Only the lines from the one containing "From the perspective" through the end of the records should be retyped, exactly and including both ends; pictures stay out.

Records:
· · · · ·

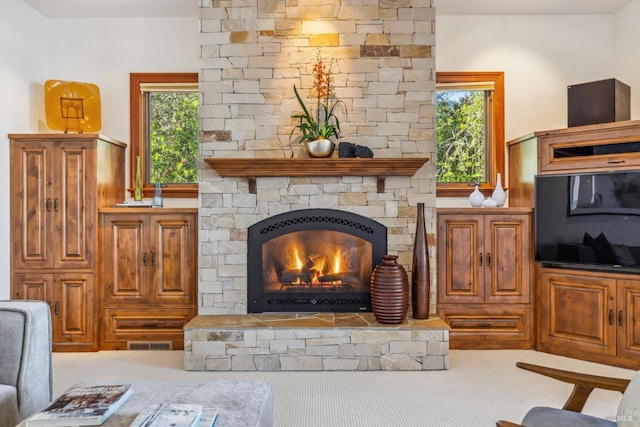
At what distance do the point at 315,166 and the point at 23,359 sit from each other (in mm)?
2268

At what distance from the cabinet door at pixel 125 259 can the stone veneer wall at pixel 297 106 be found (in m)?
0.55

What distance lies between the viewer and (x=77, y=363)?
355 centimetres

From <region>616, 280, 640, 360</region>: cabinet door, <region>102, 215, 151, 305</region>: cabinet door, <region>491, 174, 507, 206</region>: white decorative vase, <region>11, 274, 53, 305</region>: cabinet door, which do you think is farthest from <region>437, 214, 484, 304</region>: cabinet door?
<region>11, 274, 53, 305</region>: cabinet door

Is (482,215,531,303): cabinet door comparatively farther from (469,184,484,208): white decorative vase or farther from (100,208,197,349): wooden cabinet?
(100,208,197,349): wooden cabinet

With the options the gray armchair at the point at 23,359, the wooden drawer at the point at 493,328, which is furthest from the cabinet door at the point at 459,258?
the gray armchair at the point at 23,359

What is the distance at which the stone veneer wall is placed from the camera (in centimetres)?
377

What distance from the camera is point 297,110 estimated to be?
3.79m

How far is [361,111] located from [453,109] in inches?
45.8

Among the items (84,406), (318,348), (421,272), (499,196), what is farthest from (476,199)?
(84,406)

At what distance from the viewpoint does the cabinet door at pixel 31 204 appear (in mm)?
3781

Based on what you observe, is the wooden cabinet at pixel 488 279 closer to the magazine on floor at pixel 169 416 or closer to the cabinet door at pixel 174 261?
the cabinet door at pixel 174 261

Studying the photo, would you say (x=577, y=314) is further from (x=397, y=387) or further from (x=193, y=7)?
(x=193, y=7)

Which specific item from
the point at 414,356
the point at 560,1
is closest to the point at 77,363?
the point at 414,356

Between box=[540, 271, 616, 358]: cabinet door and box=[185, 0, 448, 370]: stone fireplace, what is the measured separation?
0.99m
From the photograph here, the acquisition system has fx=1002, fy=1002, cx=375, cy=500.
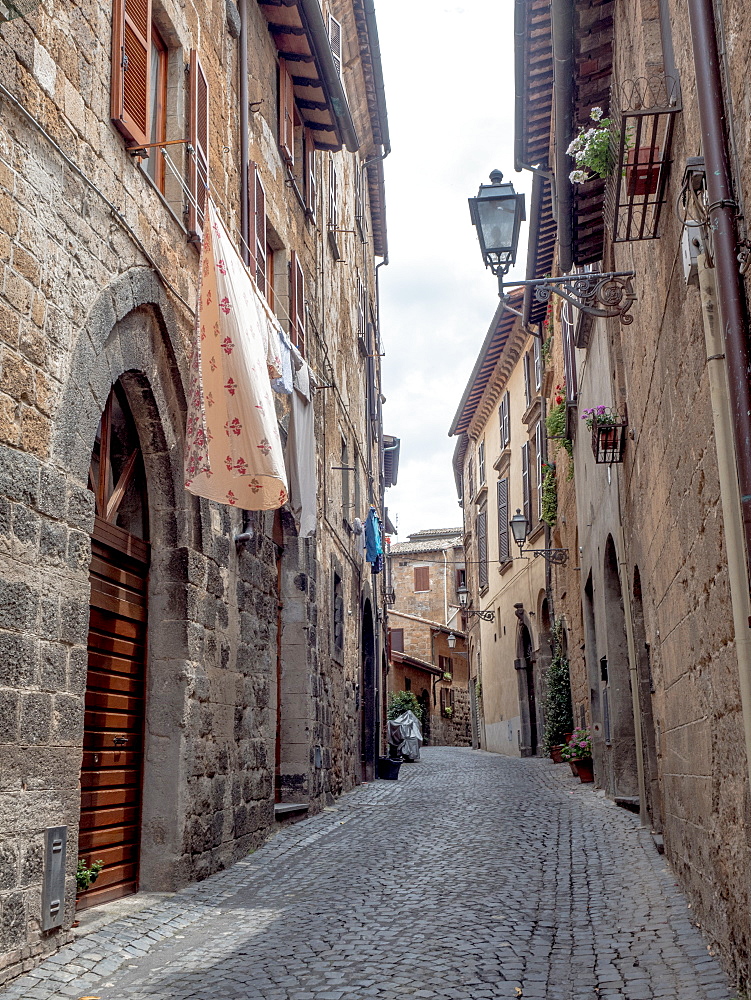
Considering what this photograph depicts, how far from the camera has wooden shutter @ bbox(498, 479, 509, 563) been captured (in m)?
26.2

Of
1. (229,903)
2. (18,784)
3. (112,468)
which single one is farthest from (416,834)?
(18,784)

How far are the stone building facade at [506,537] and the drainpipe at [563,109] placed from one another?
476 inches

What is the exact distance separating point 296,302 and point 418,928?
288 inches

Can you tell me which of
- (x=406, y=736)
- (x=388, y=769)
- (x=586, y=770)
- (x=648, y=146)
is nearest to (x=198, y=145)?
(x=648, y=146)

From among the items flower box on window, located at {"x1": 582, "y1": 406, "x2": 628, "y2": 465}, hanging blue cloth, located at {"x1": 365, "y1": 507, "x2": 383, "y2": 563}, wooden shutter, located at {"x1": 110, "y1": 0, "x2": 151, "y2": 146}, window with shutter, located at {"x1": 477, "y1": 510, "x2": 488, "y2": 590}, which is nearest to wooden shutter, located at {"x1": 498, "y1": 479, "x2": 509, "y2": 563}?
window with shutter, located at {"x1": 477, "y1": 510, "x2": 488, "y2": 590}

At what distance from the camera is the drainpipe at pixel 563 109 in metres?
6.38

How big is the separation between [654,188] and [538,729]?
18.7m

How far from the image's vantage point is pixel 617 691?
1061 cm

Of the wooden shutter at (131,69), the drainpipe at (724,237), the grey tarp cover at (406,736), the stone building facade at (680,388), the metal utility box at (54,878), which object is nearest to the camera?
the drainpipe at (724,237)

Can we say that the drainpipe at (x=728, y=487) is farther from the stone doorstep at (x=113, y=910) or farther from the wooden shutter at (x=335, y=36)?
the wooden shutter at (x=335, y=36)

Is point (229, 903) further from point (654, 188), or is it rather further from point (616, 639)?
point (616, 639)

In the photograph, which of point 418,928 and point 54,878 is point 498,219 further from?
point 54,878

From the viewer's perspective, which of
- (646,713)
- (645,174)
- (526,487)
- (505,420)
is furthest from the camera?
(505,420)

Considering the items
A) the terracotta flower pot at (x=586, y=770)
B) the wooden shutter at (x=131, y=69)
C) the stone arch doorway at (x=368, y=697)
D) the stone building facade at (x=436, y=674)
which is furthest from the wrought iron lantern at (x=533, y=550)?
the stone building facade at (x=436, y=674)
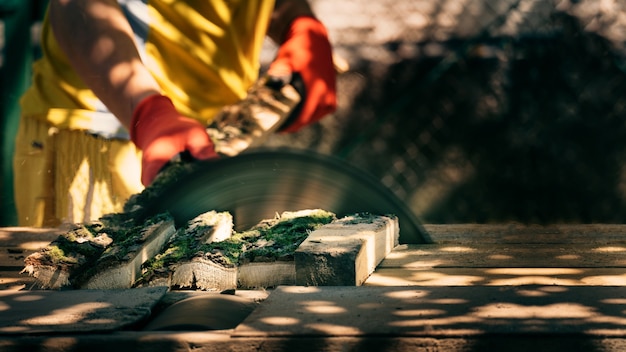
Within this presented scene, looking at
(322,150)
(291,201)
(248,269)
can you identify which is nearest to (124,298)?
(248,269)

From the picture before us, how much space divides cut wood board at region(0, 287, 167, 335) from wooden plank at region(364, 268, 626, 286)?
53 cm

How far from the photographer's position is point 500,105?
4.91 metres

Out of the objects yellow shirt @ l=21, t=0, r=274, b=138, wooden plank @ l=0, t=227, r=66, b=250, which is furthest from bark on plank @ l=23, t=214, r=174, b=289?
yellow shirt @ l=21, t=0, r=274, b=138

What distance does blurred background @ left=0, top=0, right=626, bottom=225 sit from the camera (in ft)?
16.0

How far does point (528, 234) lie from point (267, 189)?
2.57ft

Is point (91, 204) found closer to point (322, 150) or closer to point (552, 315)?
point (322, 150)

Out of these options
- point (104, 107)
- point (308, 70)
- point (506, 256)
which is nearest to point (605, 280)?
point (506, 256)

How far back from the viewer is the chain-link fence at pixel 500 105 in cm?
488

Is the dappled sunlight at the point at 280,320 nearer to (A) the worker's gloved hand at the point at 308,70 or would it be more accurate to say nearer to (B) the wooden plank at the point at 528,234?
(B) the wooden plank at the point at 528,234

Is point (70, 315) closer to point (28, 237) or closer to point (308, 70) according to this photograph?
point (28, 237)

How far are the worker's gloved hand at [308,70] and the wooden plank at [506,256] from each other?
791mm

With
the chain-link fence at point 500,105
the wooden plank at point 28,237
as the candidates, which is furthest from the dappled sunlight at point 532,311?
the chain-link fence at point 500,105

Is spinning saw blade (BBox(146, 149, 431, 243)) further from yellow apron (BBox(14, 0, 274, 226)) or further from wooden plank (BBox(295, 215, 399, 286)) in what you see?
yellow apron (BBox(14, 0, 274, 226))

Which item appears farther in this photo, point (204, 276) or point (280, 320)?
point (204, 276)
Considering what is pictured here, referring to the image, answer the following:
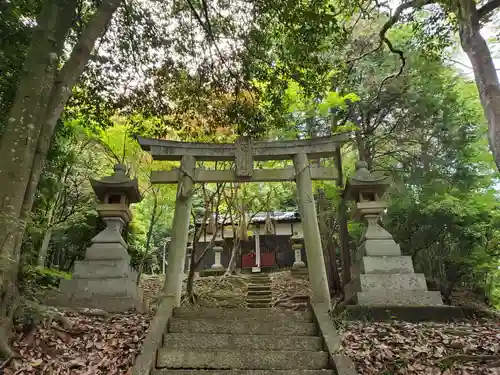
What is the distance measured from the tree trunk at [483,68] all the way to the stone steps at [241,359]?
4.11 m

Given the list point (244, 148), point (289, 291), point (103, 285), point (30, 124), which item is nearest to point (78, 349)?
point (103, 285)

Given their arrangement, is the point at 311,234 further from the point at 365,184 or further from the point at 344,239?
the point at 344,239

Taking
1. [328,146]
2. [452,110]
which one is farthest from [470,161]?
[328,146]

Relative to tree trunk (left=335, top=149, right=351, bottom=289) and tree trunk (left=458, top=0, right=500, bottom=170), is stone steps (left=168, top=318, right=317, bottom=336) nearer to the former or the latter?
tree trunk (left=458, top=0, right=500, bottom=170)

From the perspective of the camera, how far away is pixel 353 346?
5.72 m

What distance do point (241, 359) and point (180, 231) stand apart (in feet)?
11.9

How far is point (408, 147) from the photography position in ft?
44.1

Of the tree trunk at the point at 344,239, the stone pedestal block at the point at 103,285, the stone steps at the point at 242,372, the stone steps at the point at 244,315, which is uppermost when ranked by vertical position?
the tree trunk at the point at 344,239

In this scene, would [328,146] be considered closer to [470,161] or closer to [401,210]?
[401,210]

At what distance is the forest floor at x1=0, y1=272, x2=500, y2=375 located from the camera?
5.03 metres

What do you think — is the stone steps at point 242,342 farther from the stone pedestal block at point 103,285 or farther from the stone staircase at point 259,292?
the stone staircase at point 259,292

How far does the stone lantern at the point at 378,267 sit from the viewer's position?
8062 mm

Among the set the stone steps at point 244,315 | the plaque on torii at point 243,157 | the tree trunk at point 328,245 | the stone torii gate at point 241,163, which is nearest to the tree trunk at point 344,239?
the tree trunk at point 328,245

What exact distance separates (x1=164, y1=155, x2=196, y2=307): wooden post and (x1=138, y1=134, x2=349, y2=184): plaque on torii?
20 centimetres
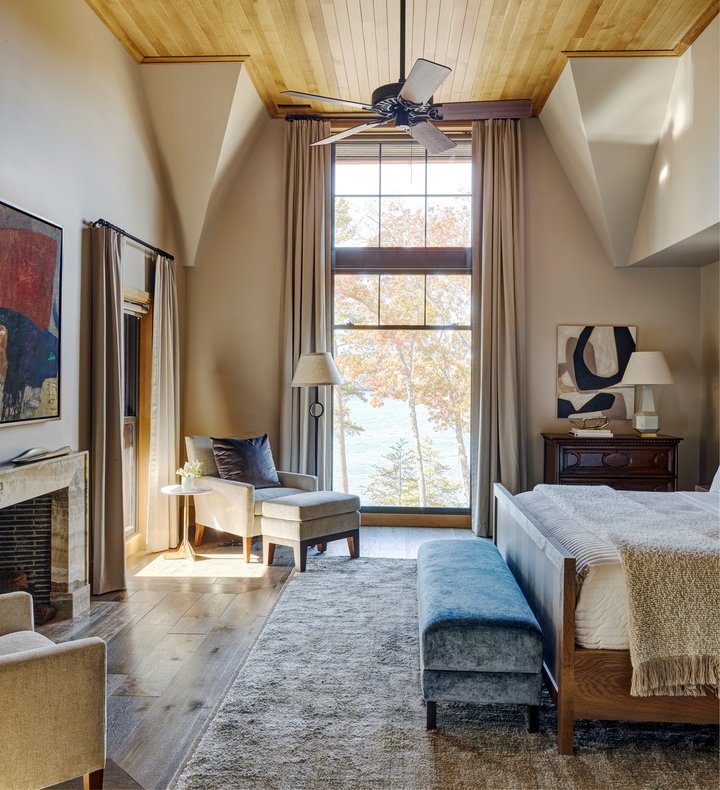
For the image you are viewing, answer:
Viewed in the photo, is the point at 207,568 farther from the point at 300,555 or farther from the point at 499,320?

· · · · ·

• Answer in full:
From the perspective of the camera, how far away is pixel 353 346?
5.72 m

What distance do point (241, 359) and point (180, 231) stand apart (in feet)?
11.9

How far is point (408, 147) from the photography position in ft?
44.1

Of the tree trunk at the point at 344,239, the stone pedestal block at the point at 103,285, the stone steps at the point at 242,372, the stone steps at the point at 244,315, which is uppermost when ranked by vertical position?
the tree trunk at the point at 344,239

In this scene, would [328,146] be considered closer to [470,161] or closer to [401,210]?
[401,210]

At what distance is the forest floor at x1=0, y1=272, x2=500, y2=375 located from the camera?
5.03 metres

What do you think — is the stone steps at point 242,342 farther from the stone pedestal block at point 103,285 or farther from the stone staircase at point 259,292?
the stone staircase at point 259,292

How far does the stone lantern at the point at 378,267 sit from the viewer's position?
8062 mm

Among the set the stone steps at point 244,315 | the plaque on torii at point 243,157 | the tree trunk at point 328,245 | the stone torii gate at point 241,163, which is nearest to the tree trunk at point 344,239?
the tree trunk at point 328,245

What exact distance separates (x1=164, y1=155, x2=196, y2=307): wooden post and (x1=138, y1=134, x2=349, y2=184): plaque on torii?
20 centimetres
For the image you are viewing, answer:
Viewed in the photo, is the point at 207,568 farther from the point at 300,555 or farther from the point at 499,320?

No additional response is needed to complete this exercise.